== Short problem ==
In the lines from the start of the rows up to and including the line with "Answer: point (114, 181), point", rename "building facade" to "building front" and leave everything else unchanged.

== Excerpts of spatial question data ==
● ● ● ●

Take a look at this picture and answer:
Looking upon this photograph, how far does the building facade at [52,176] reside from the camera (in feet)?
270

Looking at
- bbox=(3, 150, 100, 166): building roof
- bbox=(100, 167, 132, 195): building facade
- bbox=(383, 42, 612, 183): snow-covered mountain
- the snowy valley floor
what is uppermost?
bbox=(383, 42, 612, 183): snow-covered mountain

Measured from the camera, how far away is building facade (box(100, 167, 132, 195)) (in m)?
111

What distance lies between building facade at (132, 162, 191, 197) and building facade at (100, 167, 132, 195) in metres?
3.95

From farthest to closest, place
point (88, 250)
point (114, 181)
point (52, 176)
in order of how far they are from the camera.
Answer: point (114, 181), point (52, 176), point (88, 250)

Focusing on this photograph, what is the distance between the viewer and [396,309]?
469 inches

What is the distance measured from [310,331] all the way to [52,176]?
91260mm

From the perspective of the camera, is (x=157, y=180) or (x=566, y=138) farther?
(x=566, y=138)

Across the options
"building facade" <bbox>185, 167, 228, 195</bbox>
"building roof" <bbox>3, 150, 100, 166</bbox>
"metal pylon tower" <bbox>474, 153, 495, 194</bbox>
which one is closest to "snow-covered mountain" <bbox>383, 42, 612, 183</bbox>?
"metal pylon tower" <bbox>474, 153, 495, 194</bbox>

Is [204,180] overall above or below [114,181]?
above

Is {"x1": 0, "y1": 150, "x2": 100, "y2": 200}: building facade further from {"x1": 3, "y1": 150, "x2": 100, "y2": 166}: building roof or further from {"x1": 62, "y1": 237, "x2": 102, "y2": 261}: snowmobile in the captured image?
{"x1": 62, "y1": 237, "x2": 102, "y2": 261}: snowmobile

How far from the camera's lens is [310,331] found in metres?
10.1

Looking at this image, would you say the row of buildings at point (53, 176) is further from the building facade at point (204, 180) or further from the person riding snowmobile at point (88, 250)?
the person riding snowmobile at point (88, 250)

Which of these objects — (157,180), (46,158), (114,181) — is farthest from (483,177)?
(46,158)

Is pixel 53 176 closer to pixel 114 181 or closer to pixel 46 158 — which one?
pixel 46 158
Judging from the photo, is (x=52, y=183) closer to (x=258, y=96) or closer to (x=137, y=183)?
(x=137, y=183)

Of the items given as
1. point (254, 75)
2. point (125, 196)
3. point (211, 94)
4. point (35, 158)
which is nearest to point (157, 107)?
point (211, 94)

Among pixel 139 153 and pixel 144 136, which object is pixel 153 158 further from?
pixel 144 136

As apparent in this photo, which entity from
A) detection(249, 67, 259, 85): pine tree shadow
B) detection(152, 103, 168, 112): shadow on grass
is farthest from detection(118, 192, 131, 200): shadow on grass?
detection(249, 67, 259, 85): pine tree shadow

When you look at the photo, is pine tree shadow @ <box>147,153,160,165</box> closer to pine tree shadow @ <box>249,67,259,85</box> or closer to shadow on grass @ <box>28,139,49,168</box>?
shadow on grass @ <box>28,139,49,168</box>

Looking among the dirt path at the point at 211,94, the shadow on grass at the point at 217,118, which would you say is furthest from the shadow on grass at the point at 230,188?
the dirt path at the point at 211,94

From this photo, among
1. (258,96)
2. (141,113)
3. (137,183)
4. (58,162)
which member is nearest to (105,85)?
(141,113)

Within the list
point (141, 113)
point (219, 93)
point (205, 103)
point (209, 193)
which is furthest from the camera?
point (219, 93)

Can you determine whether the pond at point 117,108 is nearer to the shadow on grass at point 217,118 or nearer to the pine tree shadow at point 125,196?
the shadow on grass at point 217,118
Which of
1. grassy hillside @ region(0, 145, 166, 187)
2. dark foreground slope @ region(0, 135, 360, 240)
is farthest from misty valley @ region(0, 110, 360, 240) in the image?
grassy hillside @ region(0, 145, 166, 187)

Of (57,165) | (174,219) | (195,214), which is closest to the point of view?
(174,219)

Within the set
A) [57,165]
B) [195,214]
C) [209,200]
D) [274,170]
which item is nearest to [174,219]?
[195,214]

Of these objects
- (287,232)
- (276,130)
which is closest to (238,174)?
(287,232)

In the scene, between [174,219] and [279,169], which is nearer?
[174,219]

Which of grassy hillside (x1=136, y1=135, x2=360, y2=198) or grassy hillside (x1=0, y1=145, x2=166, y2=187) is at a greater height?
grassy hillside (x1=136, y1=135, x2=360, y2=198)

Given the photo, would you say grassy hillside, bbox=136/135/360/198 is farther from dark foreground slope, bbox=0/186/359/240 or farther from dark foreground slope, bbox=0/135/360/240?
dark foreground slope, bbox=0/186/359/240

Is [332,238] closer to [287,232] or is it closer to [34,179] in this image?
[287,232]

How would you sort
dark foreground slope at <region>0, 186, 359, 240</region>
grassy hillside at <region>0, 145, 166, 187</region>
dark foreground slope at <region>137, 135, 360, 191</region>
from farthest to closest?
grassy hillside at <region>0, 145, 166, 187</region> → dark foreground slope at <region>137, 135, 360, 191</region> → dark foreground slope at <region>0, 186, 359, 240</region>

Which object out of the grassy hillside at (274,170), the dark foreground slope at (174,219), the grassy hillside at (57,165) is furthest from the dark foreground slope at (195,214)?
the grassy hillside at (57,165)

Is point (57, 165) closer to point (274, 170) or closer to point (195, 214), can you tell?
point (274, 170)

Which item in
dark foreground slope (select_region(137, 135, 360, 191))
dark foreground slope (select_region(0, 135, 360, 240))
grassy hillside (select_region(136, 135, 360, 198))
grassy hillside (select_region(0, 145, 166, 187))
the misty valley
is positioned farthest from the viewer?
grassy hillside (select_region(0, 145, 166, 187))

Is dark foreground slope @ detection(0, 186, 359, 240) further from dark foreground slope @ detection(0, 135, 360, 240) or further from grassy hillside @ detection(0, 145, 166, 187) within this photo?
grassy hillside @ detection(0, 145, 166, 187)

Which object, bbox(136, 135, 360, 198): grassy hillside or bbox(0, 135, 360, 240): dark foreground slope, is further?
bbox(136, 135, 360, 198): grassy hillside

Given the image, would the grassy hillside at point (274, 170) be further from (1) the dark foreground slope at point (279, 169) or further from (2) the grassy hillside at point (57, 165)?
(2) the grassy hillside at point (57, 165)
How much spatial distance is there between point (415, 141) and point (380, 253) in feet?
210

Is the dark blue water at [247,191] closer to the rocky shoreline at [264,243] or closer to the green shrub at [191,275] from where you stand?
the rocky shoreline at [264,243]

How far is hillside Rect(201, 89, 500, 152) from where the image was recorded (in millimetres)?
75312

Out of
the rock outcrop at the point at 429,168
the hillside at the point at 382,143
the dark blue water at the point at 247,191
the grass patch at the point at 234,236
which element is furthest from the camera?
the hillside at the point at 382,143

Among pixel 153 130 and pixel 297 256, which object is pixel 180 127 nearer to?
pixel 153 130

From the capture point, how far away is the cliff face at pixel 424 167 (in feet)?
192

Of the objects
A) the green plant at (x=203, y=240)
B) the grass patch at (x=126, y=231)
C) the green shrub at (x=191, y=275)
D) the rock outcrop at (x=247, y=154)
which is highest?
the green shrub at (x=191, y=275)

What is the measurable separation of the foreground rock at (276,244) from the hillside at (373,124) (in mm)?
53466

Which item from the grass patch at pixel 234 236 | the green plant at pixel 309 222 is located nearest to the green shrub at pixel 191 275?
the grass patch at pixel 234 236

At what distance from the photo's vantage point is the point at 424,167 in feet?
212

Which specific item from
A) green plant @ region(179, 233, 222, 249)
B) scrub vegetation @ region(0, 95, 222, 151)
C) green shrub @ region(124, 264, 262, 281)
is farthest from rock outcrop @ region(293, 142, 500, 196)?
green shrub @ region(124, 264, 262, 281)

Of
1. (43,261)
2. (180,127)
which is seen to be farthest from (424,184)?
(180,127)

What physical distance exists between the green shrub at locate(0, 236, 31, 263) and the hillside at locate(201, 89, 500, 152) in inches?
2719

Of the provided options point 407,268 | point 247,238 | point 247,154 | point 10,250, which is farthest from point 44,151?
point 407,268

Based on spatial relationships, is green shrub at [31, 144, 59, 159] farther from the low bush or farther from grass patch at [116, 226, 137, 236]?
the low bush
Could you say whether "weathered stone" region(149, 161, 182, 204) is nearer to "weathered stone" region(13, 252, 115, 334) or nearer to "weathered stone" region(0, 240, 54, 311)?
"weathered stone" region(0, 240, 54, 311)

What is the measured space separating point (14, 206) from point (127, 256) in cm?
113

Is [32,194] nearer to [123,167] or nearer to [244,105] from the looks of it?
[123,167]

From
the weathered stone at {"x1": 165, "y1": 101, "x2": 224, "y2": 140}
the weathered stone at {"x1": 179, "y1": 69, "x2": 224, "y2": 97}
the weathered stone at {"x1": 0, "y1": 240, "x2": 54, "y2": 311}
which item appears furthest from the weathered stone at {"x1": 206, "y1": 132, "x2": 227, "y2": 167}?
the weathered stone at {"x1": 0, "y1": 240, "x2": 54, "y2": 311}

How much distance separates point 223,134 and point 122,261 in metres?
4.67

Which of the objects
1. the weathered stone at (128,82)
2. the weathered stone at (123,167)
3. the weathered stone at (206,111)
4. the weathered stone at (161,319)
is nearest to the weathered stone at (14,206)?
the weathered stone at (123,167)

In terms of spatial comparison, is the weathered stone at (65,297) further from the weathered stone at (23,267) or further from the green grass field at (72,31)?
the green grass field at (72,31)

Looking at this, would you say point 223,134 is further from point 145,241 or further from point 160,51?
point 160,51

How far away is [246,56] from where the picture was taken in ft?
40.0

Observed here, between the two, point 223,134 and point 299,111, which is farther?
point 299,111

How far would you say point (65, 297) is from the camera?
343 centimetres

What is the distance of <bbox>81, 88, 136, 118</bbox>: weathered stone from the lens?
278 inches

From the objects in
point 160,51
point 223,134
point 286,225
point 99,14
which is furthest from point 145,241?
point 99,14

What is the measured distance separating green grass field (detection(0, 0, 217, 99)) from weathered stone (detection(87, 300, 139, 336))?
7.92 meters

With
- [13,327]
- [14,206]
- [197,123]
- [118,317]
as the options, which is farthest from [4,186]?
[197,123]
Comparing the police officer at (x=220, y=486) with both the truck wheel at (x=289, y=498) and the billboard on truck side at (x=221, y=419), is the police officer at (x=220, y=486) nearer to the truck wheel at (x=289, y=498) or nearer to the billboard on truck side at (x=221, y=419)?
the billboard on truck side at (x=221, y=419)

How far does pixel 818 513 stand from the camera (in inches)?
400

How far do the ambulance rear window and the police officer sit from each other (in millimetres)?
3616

● ● ● ●

== Answer for this exercise ==
Take a look at this picture and answer:
Looking upon this photograph, how far does the building front at [52,176] reside from the camera (in feet)?
270

Looking at
- bbox=(3, 150, 100, 166): building roof
- bbox=(100, 167, 132, 195): building front
- bbox=(383, 42, 612, 183): snow-covered mountain
- the snowy valley floor
what is uppermost?
bbox=(383, 42, 612, 183): snow-covered mountain

Measured from the camera, how far away is building front (box(100, 167, 132, 195)) (in m)?
111

What distance lies between building front at (132, 162, 191, 197) and building front at (100, 167, 132, 195) in metres?
3.95

From farthest to closest, place
point (88, 250)
point (114, 181)
point (52, 176)
in order of how far they are from the camera.
Answer: point (114, 181), point (52, 176), point (88, 250)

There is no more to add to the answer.